Park Central Hotel
See this geometric terrazzo floor in the lobby of the Park Central Hotel? the one with the sharp angles and contrasting colors? That's not marble. It's cement mixed with stone chips, poured wet, ground down, and polished until it shines. In the 1930s, terrazzo was what you used when you couldn't afford the real thing. It was the knockoff. The budget hack. The contractor's shortcut.
Except it turned out terrazzo was better than marble for a subtropical beach climate. It stays cool underfoot when humidity turns the air into soup. It resists moisture damage. It doesn't crack when temperatures swing. And it costs a fraction of the price. So Hohauser used it everywhere. What started as a cost-cutting measure became a signature. Sometimes you get lucky and your compromise becomes your style.
Now look up. See those eyebrow overhangs above the windows? They're not decorative. Before air conditioning, you needed shade. Those concrete ledges block direct sun, channel rainwater away from the facade, and cut cooling costs. Form following function, disguised as ornament. Everything in this building that looks like style started as survival.
That blue neon marquee, the one they call "the Blue Jewel," has been photographed more times than most celebrities. But on New Year's Eve 1940, something actually interesting happened here. Desi Arnaz, playing the Park Central's nightclub, led America's first conga line through this lobby. Tourists joined in. The line snaked out onto Ocean Drive. It made the newspapers. A Cuban bandleader teaching Depression-era Americans to shake their hips in a Jewish-owned hotel that advertised itself as "restricted" five years earlier. The irony was apparently lost on everyone having fun.
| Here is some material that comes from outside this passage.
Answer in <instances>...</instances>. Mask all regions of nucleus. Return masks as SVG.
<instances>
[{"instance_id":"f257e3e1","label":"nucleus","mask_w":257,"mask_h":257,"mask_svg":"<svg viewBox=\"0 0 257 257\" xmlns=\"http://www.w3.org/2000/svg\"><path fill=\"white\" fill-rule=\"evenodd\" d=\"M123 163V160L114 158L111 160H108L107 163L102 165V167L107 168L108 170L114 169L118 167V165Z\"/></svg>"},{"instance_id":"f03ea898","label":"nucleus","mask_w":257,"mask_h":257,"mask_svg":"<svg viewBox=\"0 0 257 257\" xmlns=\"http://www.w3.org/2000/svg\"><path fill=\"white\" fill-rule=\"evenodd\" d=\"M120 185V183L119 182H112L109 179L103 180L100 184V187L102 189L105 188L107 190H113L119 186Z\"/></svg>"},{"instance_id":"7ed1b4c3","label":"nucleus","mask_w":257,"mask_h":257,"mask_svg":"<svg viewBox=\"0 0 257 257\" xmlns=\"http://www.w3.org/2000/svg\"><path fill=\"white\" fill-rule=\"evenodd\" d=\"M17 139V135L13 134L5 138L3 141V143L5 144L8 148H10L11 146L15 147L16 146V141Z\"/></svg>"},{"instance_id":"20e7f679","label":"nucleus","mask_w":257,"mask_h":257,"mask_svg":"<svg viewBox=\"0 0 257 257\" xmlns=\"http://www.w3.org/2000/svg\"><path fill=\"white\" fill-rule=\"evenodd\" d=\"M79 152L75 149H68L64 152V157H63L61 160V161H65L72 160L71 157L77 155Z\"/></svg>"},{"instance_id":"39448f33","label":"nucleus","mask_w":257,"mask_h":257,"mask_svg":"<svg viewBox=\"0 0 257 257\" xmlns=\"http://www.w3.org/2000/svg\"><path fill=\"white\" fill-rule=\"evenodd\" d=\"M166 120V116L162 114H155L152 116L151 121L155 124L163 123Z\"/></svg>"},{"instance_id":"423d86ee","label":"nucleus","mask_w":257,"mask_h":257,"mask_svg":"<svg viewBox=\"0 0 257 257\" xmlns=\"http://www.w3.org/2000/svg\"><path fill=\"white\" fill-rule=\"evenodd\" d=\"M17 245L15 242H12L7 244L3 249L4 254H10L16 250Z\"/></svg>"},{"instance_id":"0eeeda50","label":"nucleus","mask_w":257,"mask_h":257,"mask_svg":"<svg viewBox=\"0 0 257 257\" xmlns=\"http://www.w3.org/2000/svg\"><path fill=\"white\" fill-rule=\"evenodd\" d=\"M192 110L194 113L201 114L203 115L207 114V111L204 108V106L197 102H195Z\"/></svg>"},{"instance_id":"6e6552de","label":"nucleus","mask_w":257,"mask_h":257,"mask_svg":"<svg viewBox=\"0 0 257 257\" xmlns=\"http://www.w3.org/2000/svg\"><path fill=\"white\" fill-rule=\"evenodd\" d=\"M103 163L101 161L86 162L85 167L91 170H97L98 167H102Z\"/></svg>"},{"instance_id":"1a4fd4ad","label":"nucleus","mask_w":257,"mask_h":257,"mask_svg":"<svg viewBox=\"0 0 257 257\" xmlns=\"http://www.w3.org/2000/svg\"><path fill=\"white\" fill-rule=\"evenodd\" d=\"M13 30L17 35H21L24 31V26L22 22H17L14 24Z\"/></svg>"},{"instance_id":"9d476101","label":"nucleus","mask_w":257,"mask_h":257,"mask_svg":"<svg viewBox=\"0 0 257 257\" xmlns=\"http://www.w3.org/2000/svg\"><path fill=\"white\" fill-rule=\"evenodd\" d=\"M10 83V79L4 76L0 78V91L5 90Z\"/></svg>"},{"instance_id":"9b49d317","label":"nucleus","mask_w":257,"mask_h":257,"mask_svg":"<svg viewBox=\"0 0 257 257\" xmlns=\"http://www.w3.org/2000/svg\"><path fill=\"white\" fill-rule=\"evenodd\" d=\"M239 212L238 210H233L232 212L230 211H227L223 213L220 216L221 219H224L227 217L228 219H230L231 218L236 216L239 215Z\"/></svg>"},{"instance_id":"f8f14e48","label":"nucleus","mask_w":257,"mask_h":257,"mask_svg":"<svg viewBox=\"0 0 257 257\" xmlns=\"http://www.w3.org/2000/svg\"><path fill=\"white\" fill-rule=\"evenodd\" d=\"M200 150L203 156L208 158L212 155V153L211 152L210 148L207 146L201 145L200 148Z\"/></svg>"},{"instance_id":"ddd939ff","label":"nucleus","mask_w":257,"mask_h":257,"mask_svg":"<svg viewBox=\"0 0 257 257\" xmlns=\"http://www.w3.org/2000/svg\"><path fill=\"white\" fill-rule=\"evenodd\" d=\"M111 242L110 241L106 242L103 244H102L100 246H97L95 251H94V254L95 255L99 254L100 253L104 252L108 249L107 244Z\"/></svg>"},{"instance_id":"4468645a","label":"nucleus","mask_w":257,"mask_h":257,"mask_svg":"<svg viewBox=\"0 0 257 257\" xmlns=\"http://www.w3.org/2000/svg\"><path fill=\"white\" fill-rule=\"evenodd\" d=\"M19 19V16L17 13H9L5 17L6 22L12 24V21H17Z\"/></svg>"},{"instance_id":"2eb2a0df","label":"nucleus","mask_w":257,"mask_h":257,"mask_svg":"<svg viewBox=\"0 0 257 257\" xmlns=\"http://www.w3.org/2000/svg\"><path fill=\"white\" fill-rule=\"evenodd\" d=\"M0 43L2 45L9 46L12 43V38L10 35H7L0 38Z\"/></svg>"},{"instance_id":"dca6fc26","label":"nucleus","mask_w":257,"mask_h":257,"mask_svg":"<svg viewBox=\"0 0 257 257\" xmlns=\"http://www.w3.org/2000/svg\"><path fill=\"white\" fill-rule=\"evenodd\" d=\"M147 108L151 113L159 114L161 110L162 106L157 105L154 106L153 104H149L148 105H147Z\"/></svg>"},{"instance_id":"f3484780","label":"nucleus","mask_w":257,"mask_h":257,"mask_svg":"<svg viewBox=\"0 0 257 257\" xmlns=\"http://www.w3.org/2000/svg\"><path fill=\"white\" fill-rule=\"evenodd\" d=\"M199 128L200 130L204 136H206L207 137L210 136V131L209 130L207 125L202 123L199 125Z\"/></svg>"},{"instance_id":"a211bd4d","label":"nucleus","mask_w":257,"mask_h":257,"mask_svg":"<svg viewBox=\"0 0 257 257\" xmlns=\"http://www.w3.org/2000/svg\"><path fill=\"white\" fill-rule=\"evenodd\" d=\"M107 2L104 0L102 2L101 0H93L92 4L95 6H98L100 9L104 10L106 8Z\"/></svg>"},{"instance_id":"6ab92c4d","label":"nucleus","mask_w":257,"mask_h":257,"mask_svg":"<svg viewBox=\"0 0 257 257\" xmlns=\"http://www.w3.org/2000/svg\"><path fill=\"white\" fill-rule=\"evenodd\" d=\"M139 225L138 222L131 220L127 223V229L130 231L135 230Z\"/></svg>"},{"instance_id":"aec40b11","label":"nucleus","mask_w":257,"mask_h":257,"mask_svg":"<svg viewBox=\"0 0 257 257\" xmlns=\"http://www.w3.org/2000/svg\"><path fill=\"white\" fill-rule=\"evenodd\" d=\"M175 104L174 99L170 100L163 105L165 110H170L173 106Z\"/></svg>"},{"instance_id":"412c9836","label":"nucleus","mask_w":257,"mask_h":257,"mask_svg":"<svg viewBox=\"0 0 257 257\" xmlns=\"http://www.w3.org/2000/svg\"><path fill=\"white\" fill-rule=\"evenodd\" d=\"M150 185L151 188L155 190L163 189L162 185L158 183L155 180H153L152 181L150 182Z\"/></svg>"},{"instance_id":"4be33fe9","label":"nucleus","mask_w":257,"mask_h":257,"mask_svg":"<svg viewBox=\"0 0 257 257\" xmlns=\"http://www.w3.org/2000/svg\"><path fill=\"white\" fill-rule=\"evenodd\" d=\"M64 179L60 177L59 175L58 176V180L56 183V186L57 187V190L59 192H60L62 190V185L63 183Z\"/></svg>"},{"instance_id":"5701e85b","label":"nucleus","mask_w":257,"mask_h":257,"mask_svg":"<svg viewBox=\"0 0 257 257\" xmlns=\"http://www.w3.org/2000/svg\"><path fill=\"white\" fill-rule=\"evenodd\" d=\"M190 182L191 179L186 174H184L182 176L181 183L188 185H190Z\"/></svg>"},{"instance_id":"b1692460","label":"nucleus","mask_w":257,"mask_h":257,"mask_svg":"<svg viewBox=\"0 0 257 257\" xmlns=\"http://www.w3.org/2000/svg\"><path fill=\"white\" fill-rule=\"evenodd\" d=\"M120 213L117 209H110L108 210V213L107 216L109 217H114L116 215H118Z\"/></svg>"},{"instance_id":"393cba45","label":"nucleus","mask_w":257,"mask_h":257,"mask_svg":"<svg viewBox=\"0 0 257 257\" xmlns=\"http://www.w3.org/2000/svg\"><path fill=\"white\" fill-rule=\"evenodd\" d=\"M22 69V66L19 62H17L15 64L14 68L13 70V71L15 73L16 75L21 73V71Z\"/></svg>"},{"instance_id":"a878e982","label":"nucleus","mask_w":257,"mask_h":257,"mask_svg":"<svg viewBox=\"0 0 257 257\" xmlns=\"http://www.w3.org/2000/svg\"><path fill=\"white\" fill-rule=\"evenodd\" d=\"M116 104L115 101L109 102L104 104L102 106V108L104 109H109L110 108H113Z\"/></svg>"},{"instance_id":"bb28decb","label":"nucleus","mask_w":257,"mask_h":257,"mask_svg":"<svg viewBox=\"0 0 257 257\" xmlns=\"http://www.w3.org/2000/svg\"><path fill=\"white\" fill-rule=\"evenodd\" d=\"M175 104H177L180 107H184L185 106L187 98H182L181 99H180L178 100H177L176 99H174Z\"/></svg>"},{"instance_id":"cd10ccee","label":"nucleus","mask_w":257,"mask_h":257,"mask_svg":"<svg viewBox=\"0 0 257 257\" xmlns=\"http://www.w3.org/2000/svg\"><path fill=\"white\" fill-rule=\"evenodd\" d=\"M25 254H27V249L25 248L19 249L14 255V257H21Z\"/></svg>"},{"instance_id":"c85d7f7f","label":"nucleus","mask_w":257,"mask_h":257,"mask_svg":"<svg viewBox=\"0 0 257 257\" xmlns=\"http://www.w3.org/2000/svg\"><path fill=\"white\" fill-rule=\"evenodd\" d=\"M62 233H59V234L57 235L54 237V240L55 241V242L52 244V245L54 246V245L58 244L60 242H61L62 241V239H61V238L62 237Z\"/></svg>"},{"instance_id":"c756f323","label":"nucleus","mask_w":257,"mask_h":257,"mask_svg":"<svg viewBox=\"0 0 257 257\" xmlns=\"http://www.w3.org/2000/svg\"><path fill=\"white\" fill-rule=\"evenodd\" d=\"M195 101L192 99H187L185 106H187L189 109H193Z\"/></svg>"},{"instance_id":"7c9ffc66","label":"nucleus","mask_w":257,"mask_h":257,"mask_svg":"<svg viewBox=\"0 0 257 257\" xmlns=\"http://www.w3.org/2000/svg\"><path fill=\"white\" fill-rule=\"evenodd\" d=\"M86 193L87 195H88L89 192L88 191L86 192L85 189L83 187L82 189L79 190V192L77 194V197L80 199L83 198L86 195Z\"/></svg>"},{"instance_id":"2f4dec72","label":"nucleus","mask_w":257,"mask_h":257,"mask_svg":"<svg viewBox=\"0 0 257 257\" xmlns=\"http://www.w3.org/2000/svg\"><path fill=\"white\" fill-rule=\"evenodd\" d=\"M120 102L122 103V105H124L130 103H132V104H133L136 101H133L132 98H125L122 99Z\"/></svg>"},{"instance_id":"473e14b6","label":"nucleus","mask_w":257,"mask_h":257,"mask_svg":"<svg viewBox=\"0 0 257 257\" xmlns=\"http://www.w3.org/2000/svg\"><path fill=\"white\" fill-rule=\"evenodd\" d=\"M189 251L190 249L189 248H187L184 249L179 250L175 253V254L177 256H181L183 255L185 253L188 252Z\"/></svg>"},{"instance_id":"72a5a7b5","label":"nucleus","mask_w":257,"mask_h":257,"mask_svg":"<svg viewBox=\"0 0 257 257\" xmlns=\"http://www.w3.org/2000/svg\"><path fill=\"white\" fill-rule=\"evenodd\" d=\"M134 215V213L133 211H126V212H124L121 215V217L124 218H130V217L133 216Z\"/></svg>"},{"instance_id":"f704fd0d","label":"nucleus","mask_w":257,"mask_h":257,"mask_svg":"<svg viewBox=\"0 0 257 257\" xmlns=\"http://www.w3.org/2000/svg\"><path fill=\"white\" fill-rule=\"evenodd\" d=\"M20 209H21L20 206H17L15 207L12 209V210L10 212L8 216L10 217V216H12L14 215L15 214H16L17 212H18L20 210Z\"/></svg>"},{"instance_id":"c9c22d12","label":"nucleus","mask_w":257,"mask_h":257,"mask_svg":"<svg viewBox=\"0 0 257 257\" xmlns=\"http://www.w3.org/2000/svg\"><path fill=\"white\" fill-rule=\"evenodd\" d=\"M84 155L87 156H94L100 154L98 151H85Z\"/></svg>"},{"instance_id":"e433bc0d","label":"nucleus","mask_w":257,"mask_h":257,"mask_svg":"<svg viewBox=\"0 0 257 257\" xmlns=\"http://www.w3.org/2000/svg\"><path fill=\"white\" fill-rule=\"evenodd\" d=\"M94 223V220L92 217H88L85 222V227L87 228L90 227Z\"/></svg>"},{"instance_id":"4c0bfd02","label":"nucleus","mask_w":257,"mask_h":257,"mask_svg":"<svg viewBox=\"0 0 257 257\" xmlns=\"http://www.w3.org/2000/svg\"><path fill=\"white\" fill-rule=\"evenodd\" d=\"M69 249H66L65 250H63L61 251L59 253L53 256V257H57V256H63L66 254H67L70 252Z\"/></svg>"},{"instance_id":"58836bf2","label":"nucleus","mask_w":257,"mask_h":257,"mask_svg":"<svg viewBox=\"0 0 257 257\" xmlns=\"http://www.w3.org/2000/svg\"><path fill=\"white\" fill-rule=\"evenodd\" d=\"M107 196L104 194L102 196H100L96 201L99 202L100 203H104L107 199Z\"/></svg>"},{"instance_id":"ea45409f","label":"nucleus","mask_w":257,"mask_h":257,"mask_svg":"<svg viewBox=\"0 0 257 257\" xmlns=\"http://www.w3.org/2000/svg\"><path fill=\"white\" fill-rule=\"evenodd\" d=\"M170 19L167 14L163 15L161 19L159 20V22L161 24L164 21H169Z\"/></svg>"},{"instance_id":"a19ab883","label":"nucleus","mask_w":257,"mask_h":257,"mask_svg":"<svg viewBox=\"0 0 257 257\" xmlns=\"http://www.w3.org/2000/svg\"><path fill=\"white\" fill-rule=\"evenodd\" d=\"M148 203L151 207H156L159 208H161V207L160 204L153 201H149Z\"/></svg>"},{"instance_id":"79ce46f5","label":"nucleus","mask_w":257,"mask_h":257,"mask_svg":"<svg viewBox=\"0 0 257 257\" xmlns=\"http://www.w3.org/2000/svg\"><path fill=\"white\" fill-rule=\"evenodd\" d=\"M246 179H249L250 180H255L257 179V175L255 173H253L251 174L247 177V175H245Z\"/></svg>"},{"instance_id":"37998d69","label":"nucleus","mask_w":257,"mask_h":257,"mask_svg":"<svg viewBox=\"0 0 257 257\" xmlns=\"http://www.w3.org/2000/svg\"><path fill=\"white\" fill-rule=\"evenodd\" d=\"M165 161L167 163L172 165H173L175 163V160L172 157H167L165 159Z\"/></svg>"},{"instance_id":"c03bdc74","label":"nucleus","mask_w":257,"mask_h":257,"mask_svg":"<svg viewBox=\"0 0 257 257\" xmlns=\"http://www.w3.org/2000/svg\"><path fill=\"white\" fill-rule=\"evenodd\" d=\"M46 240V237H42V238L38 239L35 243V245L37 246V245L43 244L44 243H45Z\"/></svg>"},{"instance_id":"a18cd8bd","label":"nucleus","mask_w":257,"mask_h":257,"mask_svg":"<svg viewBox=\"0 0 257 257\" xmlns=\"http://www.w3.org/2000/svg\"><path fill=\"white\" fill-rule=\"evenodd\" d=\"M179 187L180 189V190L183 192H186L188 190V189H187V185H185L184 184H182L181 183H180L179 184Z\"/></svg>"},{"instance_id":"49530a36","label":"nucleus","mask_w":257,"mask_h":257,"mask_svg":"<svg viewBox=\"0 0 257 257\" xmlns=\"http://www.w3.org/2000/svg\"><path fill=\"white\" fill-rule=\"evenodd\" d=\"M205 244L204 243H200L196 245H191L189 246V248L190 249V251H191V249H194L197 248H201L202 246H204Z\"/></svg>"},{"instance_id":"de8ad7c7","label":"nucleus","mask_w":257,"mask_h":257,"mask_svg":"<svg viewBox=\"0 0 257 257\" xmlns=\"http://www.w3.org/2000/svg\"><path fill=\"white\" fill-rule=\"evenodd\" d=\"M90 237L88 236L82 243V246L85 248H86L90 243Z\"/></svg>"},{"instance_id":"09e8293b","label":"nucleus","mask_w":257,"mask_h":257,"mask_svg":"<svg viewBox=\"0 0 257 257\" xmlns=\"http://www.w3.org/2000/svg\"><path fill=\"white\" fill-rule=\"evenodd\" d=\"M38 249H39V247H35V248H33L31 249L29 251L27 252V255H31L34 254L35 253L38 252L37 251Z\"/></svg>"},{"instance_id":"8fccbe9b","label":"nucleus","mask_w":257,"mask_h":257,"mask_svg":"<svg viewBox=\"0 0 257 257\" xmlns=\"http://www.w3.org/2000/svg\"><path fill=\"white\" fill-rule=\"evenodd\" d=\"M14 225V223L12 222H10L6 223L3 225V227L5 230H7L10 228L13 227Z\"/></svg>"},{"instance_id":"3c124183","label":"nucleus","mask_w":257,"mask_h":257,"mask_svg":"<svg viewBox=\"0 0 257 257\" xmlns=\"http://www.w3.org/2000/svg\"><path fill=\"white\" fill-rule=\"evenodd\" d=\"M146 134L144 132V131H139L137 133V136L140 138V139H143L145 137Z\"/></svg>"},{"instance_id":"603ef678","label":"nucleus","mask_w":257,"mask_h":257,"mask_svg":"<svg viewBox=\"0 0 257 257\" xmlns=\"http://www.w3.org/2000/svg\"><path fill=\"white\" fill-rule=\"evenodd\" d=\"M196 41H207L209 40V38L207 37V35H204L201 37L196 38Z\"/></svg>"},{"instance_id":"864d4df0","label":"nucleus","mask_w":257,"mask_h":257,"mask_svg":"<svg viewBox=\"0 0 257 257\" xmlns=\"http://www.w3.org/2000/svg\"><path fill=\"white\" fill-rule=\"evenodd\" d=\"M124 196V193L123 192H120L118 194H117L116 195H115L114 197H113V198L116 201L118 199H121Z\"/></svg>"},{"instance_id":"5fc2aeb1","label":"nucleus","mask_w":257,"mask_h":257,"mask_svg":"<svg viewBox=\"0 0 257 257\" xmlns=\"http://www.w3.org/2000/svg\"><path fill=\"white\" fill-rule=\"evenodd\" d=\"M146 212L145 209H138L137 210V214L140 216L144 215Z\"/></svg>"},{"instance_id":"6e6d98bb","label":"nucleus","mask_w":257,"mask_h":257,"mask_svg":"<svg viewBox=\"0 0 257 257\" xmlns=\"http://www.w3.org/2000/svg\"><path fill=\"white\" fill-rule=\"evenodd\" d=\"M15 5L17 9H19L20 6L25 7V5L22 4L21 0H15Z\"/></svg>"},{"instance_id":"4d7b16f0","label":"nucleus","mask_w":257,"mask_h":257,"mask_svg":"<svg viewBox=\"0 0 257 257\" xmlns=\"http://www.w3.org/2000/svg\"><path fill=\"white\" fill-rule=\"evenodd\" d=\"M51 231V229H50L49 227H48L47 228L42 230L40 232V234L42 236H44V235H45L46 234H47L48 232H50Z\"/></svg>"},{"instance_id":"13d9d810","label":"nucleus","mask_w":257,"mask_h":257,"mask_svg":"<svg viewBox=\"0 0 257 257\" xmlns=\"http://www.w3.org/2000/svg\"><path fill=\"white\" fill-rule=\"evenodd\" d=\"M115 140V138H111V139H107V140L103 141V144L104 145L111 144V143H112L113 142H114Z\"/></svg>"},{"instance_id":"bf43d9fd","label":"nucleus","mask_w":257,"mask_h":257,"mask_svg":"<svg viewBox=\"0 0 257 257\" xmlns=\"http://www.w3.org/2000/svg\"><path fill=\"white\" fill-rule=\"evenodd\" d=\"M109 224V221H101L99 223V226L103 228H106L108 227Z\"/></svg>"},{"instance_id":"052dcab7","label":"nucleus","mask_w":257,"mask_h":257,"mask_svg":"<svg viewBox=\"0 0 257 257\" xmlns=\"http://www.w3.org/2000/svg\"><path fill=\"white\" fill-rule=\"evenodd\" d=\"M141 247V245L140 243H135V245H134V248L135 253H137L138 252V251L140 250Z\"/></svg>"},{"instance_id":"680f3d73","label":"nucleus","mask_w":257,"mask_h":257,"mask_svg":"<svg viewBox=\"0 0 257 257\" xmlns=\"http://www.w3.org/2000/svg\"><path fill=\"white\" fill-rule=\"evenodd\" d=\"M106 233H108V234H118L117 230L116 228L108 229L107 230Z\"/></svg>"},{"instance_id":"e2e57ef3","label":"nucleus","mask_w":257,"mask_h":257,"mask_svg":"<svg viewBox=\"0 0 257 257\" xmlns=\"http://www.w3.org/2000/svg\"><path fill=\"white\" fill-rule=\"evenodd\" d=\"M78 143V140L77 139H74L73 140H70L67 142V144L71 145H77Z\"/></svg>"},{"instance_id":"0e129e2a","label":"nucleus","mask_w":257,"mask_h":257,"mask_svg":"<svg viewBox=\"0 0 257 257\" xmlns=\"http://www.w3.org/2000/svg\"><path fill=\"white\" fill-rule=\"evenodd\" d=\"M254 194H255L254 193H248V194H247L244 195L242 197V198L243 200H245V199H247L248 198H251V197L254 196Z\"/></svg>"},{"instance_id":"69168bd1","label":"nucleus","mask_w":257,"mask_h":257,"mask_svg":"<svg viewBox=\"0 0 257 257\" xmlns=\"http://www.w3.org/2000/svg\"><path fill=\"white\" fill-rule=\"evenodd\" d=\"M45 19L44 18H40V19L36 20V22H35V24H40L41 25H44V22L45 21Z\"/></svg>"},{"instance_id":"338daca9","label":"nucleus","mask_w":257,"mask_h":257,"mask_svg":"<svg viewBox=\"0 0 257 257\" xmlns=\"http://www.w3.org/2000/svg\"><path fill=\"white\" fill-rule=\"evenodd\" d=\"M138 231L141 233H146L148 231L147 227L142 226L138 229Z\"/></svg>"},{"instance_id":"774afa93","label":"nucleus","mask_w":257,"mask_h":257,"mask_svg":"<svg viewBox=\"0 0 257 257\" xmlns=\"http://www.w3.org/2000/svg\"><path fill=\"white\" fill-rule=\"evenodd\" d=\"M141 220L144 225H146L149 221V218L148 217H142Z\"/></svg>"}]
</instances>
Clark Gable stayed here. Rita Hayworth stayed here. Then, like every other building on this strip, the Park Central declined into cheap housing for elderly retirees in the 1960s and 1970s. The Blue Jewel went dark. The terrazzo got covered in grime. The eyebrows shaded people who had nowhere else to go and not much money to spend.
By the late 1970s, developers wanted to demolish it. Barbara Capitman fought them. She won. The building got restored, the neon got relit, and now it's a boutique hotel charging $400 a night for rooms that once rented for $8 a week to widows on Social Security.
That terrazzo floor you're standing on? It's original. One of the few things in this district that actually is. Run your hand along it. Feel how smooth it is. That's 87 years of footsteps polished into stone. Depression-era budgets, engineered to last longer than the people who poured it.